Interestingly, the vast majority of Millenials aged 18-24 are already looking towards the future with a huge 81 per cent saying they’d like to buy an investment property at some point.
However, the main worry for this age bracket is the issue of bad credit.
Some 20 per cent say they’re not sure their credit rating will be good enough for a bank to give them an investment mortgage, whenever that may be.
“Young people need to be aware that if they have missed a credit card repayment, or a late phone bill notification happens to make it onto their credit report, it’ll be there for five years,” says Ms Pretty.
“Some lenders will exercise some tolerance and ‘excuse’ such indiscretions within that five-year period, although you’re likely to be paying a higher interest rate.”
However, Ms Petty adds that if you do have a bad credit score, most ‘damage’ to your history is usually repairable in time.
“Given the amount of bad credit currently in the market, we regularly write loans for people who have poor scores and try to work with their situation. However the safest bet is not to allow a black mark against your name to begin with.”

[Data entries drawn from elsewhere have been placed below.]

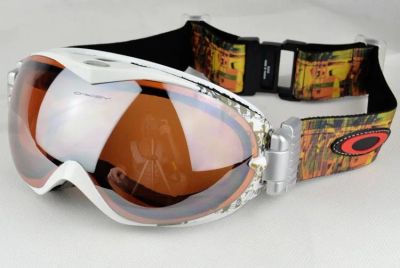 Лот: 3319447. Фото: 1. Очки горнолыжные Oakley. ОК-04. Другое (обмундирование и экипировка)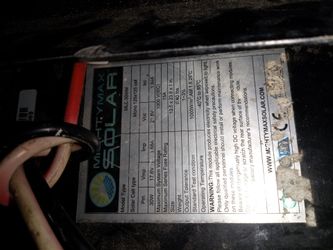 Solar panel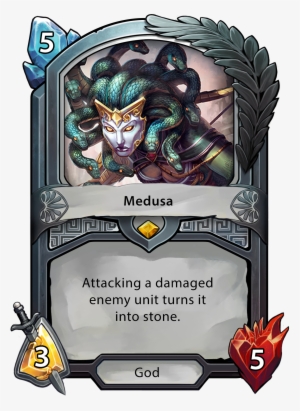 Poseidon Greek God Card #2436046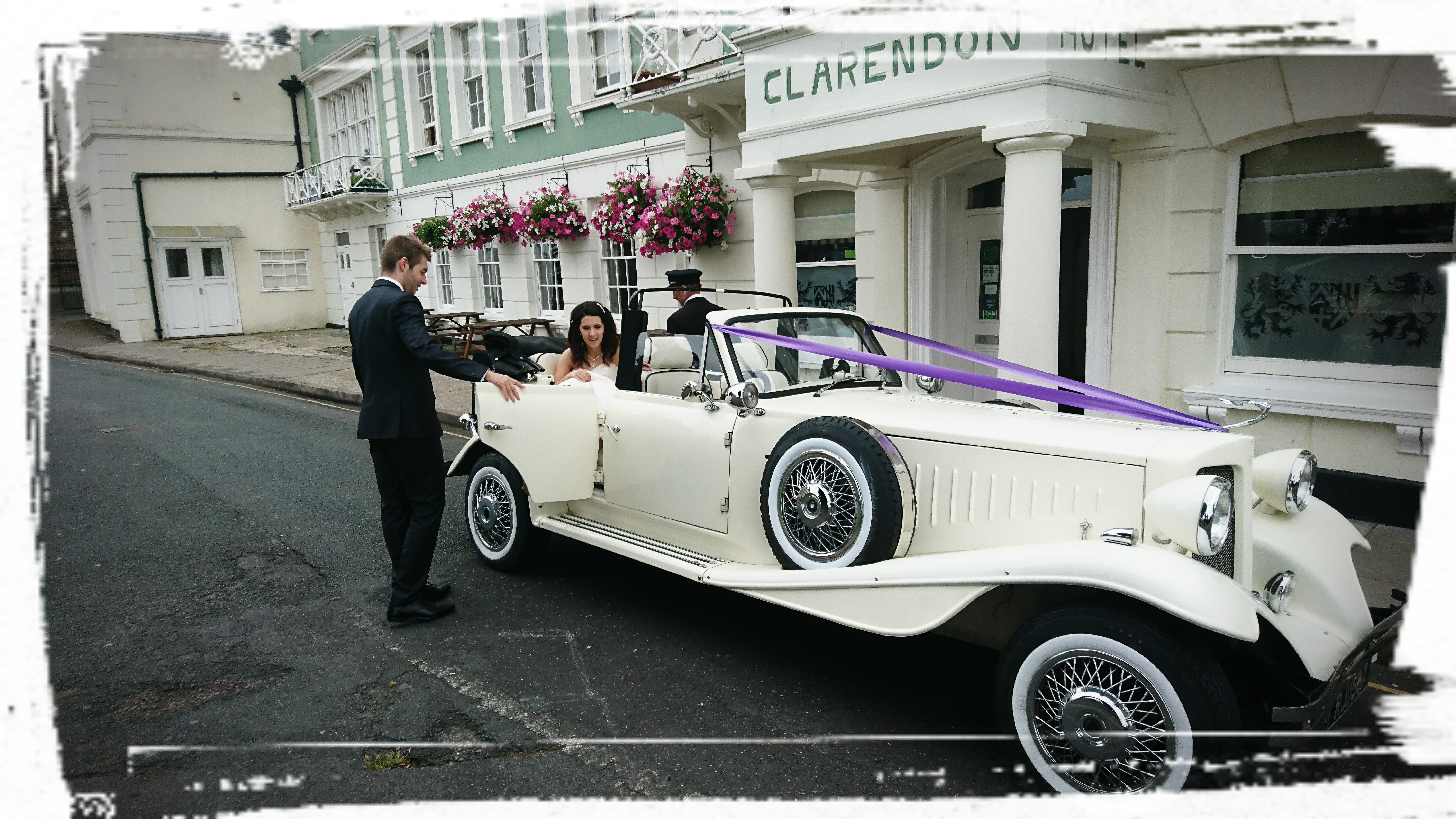 The Clarendon Royal Hotel 1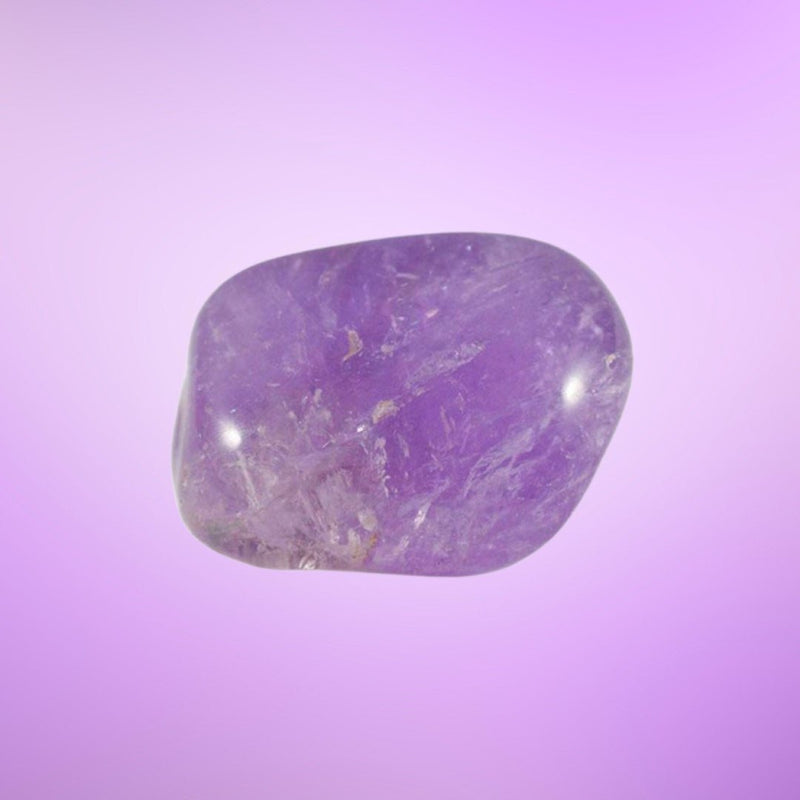 Améthyste : Vertus, Propriétés & Signification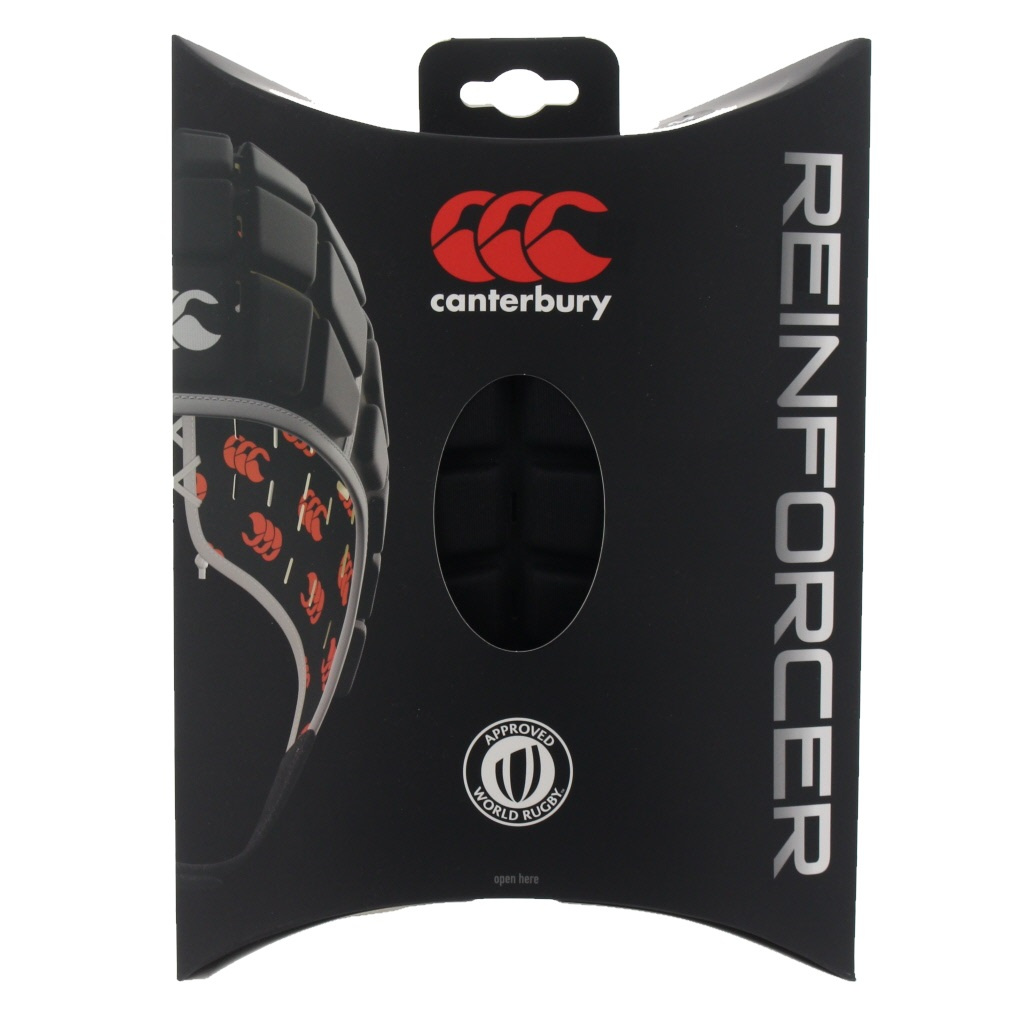 ヘットギア SCEPTRE(セプター) ラグビー用 ヘッドギア OXO ホワイト SP177 1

For those still wondering whether to take the plunge, Ms Pretty says the key to success with any investment strategy is knowledge.
“Start researching the property market movements so you can begin to identify areas that might provide great investment returns,” she suggests.
“Talk to a buyer’s agent or other real estate experts about areas you’re interested in, and visit an accountant or financial planner to help you work out whether investing in property is best for your situation.”